And it's not just kids or young people, I surprised two little old ladies with a shovel one day as I stepped from the tree line and it was like the Keystone Cops as they ran off. This was so funny that if I could have caught them I would have dug up the Red Bud tree for them. Or the time I heard a chain saw and found a man and his son cutting wood on our property. Can I really blame the kids if these people are their examples?


----------



## NaeKid (Oct 17, 2008)

longtime said:


> Thanks to all for your concerns. It has been two years now and within the next 6 months we should be as close to back to normal as we can get.
> 
> One thing that I have noticed is how much our private property is considered as public. We retired shortly after the fire and have been rebuilding ever since. Our property has always had a very uninviting driveway (all our vehicles are high clearance) and many no trespassing signs (you can't see any of our structures from the road either). While working we have had sports cars with no clearance come speeding down our drive to kids on 4-wheelers. None stop to talk, they see us and hit the brakes make a quick exit. I assume these are the type of people that burned us down. Some of them that we have blocked in when we are coming home just get irate and threaten to call the police (the deputy says he would love that call). We tell them they are free to go, but our car is not moving until we check out our property, none understand.
> 
> And it's not just kids or young people, I surprised two little old ladies with a shovel one day as I stepped from the tree line and it was like the Keystone Cops as they ran off. This was so funny that if I could have caught them I would have dug up the Red Bud tree for them. Or the time I heard a chain saw and found a man and his son cutting wood on our property. Can I really blame the kids if these people are their examples?


Is it possible for you to dig a deep trench around your property-line making it difficult to cross, then weld-up a "draw-bridge" for access to your house. The draw-bridge could be "remote-controlled" via wireless winch-controller and a winch to pull the bridge up when you leave.


----------



## longtime (Nov 22, 2009)

No, I just think it is amusing any more. 

When I get a refrigerator or freezer dropped in my driveway I just take it to be recycled and get my $15.00. People are stupid!


----------



## Vertigo (Aug 6, 2009)

NaeKid said:


> Is it possible for you to dig a deep trench around your property-line making it difficult to cross, then weld-up a "draw-bridge" for access to your house. The draw-bridge could be "remote-controlled" via wireless winch-controller and a winch to pull the bridge up when you leave.


You are joking right? right? :2thumb:

V.


----------



## allen_idaho (Oct 21, 2009)

That is one of the problems with living in the country. 

I've had drunken hunters accidentally shoot two of my horses, 

I've had bad drivers crash into my fence and take off without bothering to tell me so I find my cattle wandering out on the road. 

I've had hunters cut my fencing just so they didn't have to crawl through. 

There was one major fire where my neighbor decided to almost burn down my barn and all of my hay for the winter while he was burning brush that got out of control. Luckily I have a powerful pump and a water cannon I use for irrigation.

WORK INSTRUCTION 1: Copy out the stretch of the thread about trespassers on rural property from "## allen_idaho (Oct" through "on the road.", word for word.
WORK INSTRUCTION 2: Write the next part of the thread about trespassers on rural property, starting after its final sentence.
The items presented after the thread about trespassers on rural property are separate material.

EXTRACTED ENTRIES:

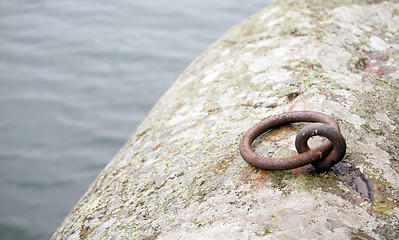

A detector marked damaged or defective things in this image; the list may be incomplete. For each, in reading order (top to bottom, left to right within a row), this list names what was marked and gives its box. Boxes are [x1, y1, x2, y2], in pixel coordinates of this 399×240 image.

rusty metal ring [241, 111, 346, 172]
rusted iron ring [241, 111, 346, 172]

==

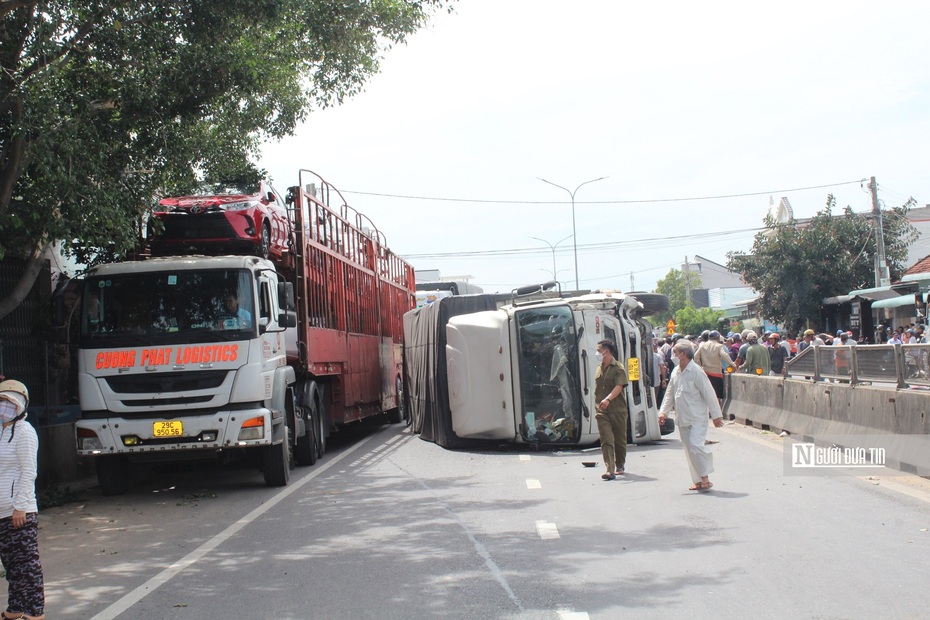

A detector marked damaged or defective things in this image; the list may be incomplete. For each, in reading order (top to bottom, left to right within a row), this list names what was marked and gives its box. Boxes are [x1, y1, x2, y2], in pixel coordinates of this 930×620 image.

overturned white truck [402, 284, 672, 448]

ANSWER BOX 1:
## allen_idaho (Oct 21, 2009)

That is one of the problems with living in the country. 

I've had drunken hunters accidentally shoot two of my horses, 

I've had bad drivers crash into my fence and take off without bothering to tell me so I find my cattle wandering out on the road.

ANSWER BOX 2:
I haven't had any major vandalism yet but it will probably happen sooner or later.


----------



## UncleJoe (Jan 11, 2009)

allen_idaho said:


> I've had drunken hunters accidentally shoot two of my horses,


We had one of our horses shot in the leg some years back. We never found out who it was. He fully recovered and we could ride him again but there is now only one person permitted to hunt here.


----------



## longtime (Nov 22, 2009)

Maybe we should change this to what have they done to you lately!


----------



## Jason (Jul 25, 2009)

We've had trouble, too. Some jerk took a shot at a pheasant last year, but I think I already posted that whole story, we've had people turf up our fields, it goes on and on.


----------



## UncleJoe (Jan 11, 2009)

I thought it was just our dumb luck. In the summer of 08 we had a* rent-a-center* delivery truck drive into the north end of our field and stop about 3' from the pasture fence. The dogs alerted us to it but it was pulling out as we got out there. The next day we went to the showroom closest to us but they told us they hadn't had any deliveries in our area and to try the branch on the other side of the river. What did they say? We don't deliver in that area. Try the one closer to your home.


----------



## NaeKid (Oct 17, 2008)

Vertigo said:


> You are joking right? right? :2thumb:
> 
> V.


100% serious.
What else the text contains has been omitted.